[BEGIN Dataset]

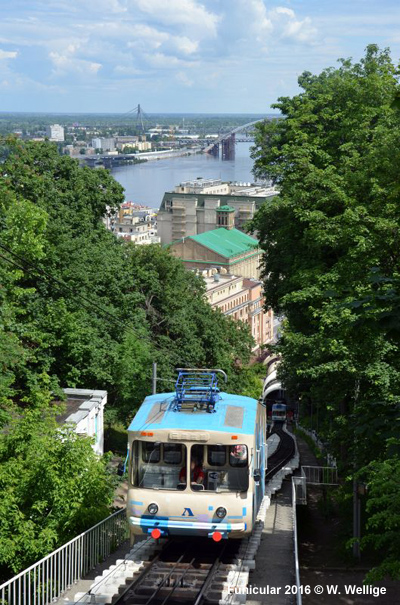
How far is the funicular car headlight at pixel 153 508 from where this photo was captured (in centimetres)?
1333

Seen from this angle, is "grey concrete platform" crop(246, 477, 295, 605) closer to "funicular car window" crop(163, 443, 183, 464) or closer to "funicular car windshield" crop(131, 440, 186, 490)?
"funicular car windshield" crop(131, 440, 186, 490)

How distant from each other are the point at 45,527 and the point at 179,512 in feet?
6.98

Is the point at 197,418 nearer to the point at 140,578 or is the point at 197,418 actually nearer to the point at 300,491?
the point at 140,578

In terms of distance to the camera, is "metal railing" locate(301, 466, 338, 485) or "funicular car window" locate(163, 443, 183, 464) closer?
"funicular car window" locate(163, 443, 183, 464)

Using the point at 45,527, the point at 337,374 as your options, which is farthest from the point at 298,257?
the point at 45,527

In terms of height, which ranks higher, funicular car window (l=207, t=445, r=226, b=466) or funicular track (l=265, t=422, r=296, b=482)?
funicular car window (l=207, t=445, r=226, b=466)

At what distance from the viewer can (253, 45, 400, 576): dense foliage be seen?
40.2 feet

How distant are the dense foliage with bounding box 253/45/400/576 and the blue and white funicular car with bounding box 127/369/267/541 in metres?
1.92

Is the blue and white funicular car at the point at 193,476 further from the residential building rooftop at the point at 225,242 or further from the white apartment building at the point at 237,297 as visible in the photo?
the residential building rooftop at the point at 225,242

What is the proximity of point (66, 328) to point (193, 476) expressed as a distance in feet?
52.7

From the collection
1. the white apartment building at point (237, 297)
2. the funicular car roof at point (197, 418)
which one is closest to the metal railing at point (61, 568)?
the funicular car roof at point (197, 418)

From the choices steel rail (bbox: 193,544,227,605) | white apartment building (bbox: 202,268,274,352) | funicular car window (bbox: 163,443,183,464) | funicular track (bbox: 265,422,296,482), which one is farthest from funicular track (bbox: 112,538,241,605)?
white apartment building (bbox: 202,268,274,352)

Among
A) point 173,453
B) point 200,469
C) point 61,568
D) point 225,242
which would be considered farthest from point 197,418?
point 225,242

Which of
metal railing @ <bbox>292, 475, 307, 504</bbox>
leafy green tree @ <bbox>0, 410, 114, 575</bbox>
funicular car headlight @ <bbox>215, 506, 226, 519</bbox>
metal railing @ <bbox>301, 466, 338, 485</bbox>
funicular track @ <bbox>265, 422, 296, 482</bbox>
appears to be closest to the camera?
leafy green tree @ <bbox>0, 410, 114, 575</bbox>
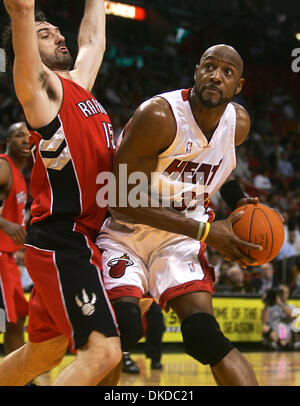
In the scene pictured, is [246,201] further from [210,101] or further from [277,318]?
[277,318]

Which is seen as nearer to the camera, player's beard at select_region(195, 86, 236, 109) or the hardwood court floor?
player's beard at select_region(195, 86, 236, 109)

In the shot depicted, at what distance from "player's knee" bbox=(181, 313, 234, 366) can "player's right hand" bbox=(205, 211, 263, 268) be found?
0.34 meters

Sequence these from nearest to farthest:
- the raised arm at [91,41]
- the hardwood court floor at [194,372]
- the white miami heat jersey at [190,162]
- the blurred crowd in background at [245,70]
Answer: the white miami heat jersey at [190,162], the raised arm at [91,41], the hardwood court floor at [194,372], the blurred crowd in background at [245,70]

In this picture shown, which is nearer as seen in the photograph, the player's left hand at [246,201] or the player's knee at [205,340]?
the player's knee at [205,340]

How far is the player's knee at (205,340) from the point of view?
314 cm

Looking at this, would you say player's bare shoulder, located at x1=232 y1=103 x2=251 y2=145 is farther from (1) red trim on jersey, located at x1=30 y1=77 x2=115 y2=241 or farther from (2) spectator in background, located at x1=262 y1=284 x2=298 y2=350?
(2) spectator in background, located at x1=262 y1=284 x2=298 y2=350

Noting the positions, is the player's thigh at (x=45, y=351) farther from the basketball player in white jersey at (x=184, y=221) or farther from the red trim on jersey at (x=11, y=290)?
the red trim on jersey at (x=11, y=290)

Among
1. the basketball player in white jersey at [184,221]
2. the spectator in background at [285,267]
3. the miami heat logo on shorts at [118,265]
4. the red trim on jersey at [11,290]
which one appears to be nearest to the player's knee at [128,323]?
the basketball player in white jersey at [184,221]

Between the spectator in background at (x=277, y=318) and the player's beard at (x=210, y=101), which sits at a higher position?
the player's beard at (x=210, y=101)

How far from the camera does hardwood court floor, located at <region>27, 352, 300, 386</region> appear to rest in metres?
5.96

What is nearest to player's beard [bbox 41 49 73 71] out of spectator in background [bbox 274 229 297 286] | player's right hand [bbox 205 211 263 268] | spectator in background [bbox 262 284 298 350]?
player's right hand [bbox 205 211 263 268]

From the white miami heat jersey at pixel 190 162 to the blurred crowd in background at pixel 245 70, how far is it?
7.30m

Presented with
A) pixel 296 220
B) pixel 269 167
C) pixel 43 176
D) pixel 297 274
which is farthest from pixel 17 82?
→ pixel 269 167

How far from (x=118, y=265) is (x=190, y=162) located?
68 cm
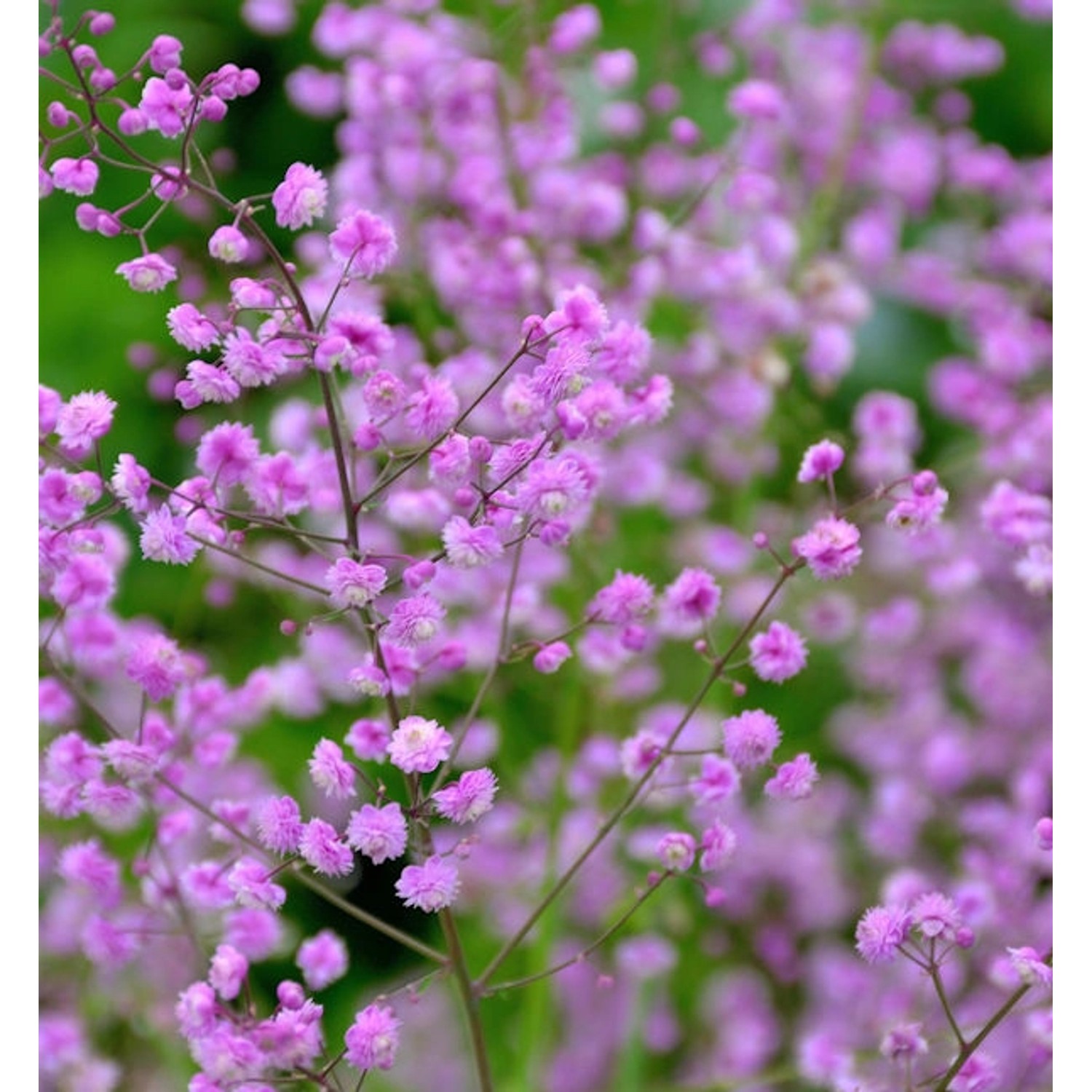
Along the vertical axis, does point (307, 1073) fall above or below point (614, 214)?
below

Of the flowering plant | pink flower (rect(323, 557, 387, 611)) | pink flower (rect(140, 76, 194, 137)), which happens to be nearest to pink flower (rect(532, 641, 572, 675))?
the flowering plant

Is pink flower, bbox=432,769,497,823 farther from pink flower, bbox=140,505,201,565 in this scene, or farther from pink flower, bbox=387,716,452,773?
pink flower, bbox=140,505,201,565

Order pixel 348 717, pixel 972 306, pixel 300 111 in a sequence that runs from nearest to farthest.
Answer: pixel 348 717, pixel 972 306, pixel 300 111

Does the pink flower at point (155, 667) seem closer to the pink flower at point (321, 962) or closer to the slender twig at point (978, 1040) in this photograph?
the pink flower at point (321, 962)

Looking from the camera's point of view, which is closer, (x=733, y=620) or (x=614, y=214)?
(x=614, y=214)

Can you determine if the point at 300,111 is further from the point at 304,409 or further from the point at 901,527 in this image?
the point at 901,527

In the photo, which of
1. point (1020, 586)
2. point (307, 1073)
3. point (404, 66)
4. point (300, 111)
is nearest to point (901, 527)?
point (307, 1073)
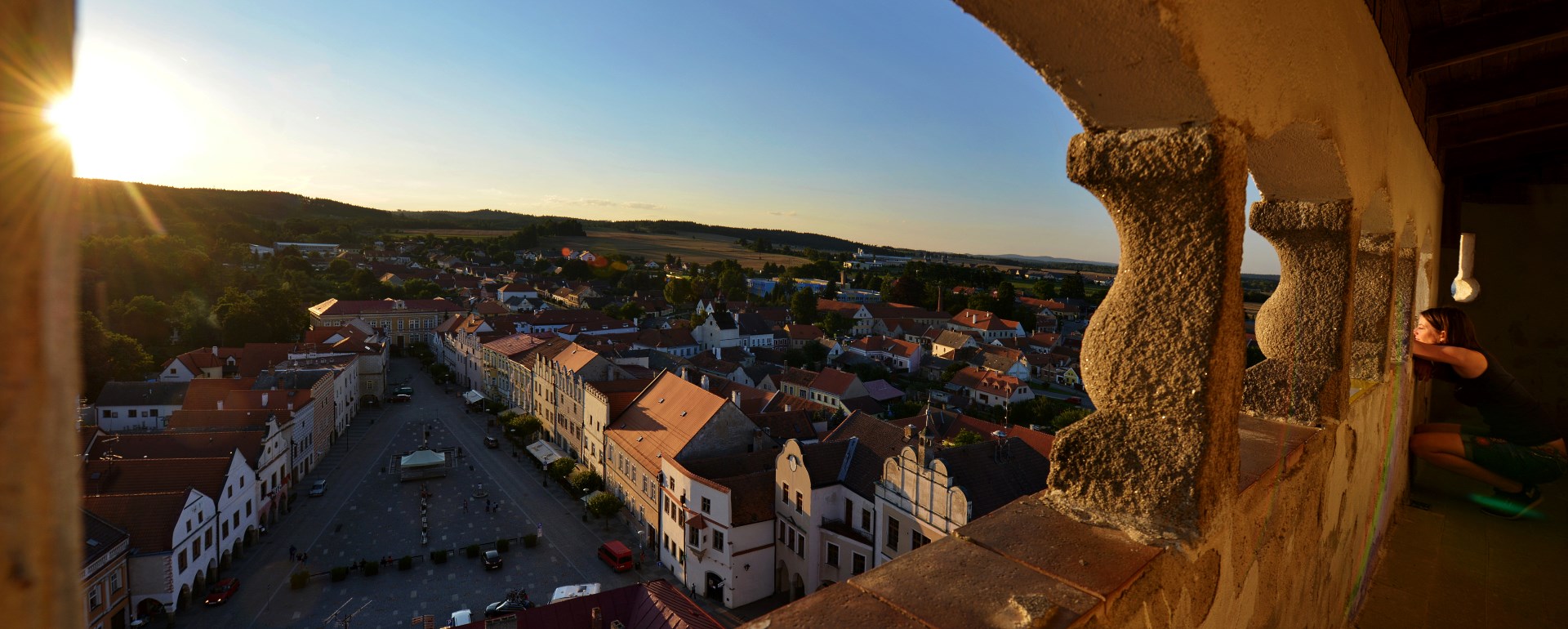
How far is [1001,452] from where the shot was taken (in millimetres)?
14469

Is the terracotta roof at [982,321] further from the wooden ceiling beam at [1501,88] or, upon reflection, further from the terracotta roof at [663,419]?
the wooden ceiling beam at [1501,88]

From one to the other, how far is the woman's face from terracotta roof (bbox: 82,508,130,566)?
18910mm

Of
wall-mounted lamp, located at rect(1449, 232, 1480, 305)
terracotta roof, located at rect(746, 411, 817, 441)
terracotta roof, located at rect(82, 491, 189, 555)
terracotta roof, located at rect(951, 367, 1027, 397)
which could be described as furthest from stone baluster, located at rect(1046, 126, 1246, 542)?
terracotta roof, located at rect(951, 367, 1027, 397)

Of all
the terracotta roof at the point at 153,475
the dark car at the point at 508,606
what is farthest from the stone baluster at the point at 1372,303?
the terracotta roof at the point at 153,475

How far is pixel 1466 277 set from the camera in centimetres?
672

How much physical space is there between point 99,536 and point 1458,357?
19.8 meters

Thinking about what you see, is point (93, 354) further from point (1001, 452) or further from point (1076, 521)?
point (1076, 521)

[END Dataset]

Problem details: Swap "metal railing" for "steel handrail" everywhere in the listing above and leave everything else unchanged. Reproduce it without the pictures.

Written solution:
How far is the funicular car headlight at pixel 153 508 from where this photo was captured (in centimetres)?
1333

Seen from this angle, is "grey concrete platform" crop(246, 477, 295, 605) closer to "funicular car window" crop(163, 443, 183, 464) or closer to "funicular car windshield" crop(131, 440, 186, 490)?
"funicular car windshield" crop(131, 440, 186, 490)

How distant from each other are the point at 45,527 and the point at 179,512 in feet?
6.98

Is the point at 197,418 nearer to the point at 140,578 or is the point at 197,418 actually nearer to the point at 300,491?
the point at 140,578

In terms of distance to the camera, is "steel handrail" locate(301, 466, 338, 485) or "funicular car window" locate(163, 443, 183, 464) closer?
"funicular car window" locate(163, 443, 183, 464)

Using the point at 45,527, the point at 337,374 as your options, which is farthest from the point at 298,257?
the point at 45,527

In terms of height, which ranks higher, funicular car window (l=207, t=445, r=226, b=466) or funicular track (l=265, t=422, r=296, b=482)?
funicular car window (l=207, t=445, r=226, b=466)

At what distance from the viewer can (253, 45, 400, 576): dense foliage be seen?
40.2 feet

How distant are the dense foliage with bounding box 253/45/400/576 and the blue and white funicular car with bounding box 127/369/267/541 in metres?
1.92

Is the blue and white funicular car at the point at 193,476 further from the residential building rooftop at the point at 225,242 or further from the white apartment building at the point at 237,297 as visible in the photo?
the residential building rooftop at the point at 225,242

What is the proximity of point (66, 328) to point (193, 476) expressed as a distance in feet?
52.7

From the collection
1. the white apartment building at point (237, 297)
2. the funicular car roof at point (197, 418)
which one is closest to the steel handrail at point (61, 568)?
the funicular car roof at point (197, 418)

From the choices steel rail (bbox: 193,544,227,605) | white apartment building (bbox: 202,268,274,352) | funicular car window (bbox: 163,443,183,464) | funicular track (bbox: 265,422,296,482), which one is farthest from funicular track (bbox: 112,538,241,605)?
white apartment building (bbox: 202,268,274,352)

Among
A) point 173,453
B) point 200,469
C) point 61,568
D) point 225,242
which would be considered farthest from point 197,418?
point 225,242

Which of
steel handrail @ <bbox>292, 475, 307, 504</bbox>
leafy green tree @ <bbox>0, 410, 114, 575</bbox>
funicular car headlight @ <bbox>215, 506, 226, 519</bbox>
steel handrail @ <bbox>301, 466, 338, 485</bbox>
funicular track @ <bbox>265, 422, 296, 482</bbox>
appears to be closest to the camera?
leafy green tree @ <bbox>0, 410, 114, 575</bbox>
In the scene pictured, is [246,201] further from [210,101] or further from [277,318]?
[277,318]

Which is seen as nearer to the camera, player's beard at select_region(195, 86, 236, 109) or the hardwood court floor?
player's beard at select_region(195, 86, 236, 109)

In the shot depicted, at what distance from "player's knee" bbox=(181, 313, 234, 366) can "player's right hand" bbox=(205, 211, 263, 268) be found?
0.34 meters

Sequence these from nearest to farthest:
- the raised arm at [91,41]
- the hardwood court floor at [194,372]
- the white miami heat jersey at [190,162]
- the blurred crowd in background at [245,70]
Answer: the white miami heat jersey at [190,162], the raised arm at [91,41], the hardwood court floor at [194,372], the blurred crowd in background at [245,70]

In this picture shown, which is nearer as seen in the photograph, the player's left hand at [246,201] or the player's knee at [205,340]?
the player's knee at [205,340]

How far is the player's knee at (205,340) from the point of view?
314 cm

Looking at this, would you say player's bare shoulder, located at x1=232 y1=103 x2=251 y2=145 is farther from (1) red trim on jersey, located at x1=30 y1=77 x2=115 y2=241 or farther from (2) spectator in background, located at x1=262 y1=284 x2=298 y2=350?
(2) spectator in background, located at x1=262 y1=284 x2=298 y2=350

Noting the positions, is the player's thigh at (x=45, y=351) farther from the basketball player in white jersey at (x=184, y=221) or farther from the red trim on jersey at (x=11, y=290)?
the red trim on jersey at (x=11, y=290)

Among
1. the basketball player in white jersey at [184,221]
2. the spectator in background at [285,267]
3. the miami heat logo on shorts at [118,265]
4. the red trim on jersey at [11,290]
which one appears to be nearest to the player's knee at [128,323]?
the basketball player in white jersey at [184,221]

Between the spectator in background at (x=277, y=318) and the player's beard at (x=210, y=101), which sits at a higher position?
the player's beard at (x=210, y=101)

How far from the camera does hardwood court floor, located at <region>27, 352, 300, 386</region> appear to rest in metres?
5.96

What is nearest to player's beard [bbox 41 49 73 71] out of spectator in background [bbox 274 229 297 286] | player's right hand [bbox 205 211 263 268] | spectator in background [bbox 262 284 298 350]?
player's right hand [bbox 205 211 263 268]

From the white miami heat jersey at pixel 190 162 to the blurred crowd in background at pixel 245 70, how far is it?
7.30m

Presented with
A) pixel 296 220
B) pixel 269 167
C) pixel 43 176
D) pixel 297 274
which is farthest from pixel 17 82?
→ pixel 269 167

How far from (x=118, y=265) is (x=190, y=162) located?
68 cm
Along the vertical axis, does point (307, 1073) fall above or below point (614, 214)?
below

Of the flowering plant | pink flower (rect(323, 557, 387, 611)) | pink flower (rect(140, 76, 194, 137)), which happens to be nearest to pink flower (rect(532, 641, 572, 675))?
the flowering plant

Is pink flower, bbox=432,769,497,823 farther from pink flower, bbox=140,505,201,565 in this scene, or farther from pink flower, bbox=387,716,452,773?
pink flower, bbox=140,505,201,565

Order pixel 348 717, pixel 972 306, pixel 300 111 in a sequence that runs from nearest to farthest.
Answer: pixel 348 717, pixel 972 306, pixel 300 111

Does the pink flower at point (155, 667) seem closer to the pink flower at point (321, 962) or closer to the slender twig at point (978, 1040) in this photograph?
the pink flower at point (321, 962)

Looking from the camera's point of view, which is closer, (x=733, y=620) or (x=614, y=214)?
(x=614, y=214)

Can you determine if the point at 300,111 is further from the point at 304,409 or further from the point at 901,527 in this image?
the point at 901,527

In the photo, which of
1. point (1020, 586)
2. point (307, 1073)
3. point (404, 66)
4. point (300, 111)
is nearest to point (901, 527)?
point (307, 1073)
How far is [1001,452] from where the shot was taken (in millimetres)?
14469

Is the terracotta roof at [982,321] further from the wooden ceiling beam at [1501,88] or, upon reflection, further from the terracotta roof at [663,419]?
the wooden ceiling beam at [1501,88]

From one to the other, how far is the woman's face from terracotta roof (bbox: 82,508,130,566)?
18910mm

Of
wall-mounted lamp, located at rect(1449, 232, 1480, 305)
terracotta roof, located at rect(746, 411, 817, 441)
terracotta roof, located at rect(82, 491, 189, 555)
terracotta roof, located at rect(951, 367, 1027, 397)
which could be described as furthest from stone baluster, located at rect(1046, 126, 1246, 542)?
terracotta roof, located at rect(951, 367, 1027, 397)

Of all
the terracotta roof at the point at 153,475
the dark car at the point at 508,606
what is farthest from the stone baluster at the point at 1372,303?
the terracotta roof at the point at 153,475

How far is pixel 1466 277 set from the camera in centimetres?
672

How much physical space is there between point 99,536 and point 1458,357?
19.8 meters

Thinking about what you see, is point (93, 354) further from point (1001, 452) or further from point (1076, 521)?
point (1076, 521)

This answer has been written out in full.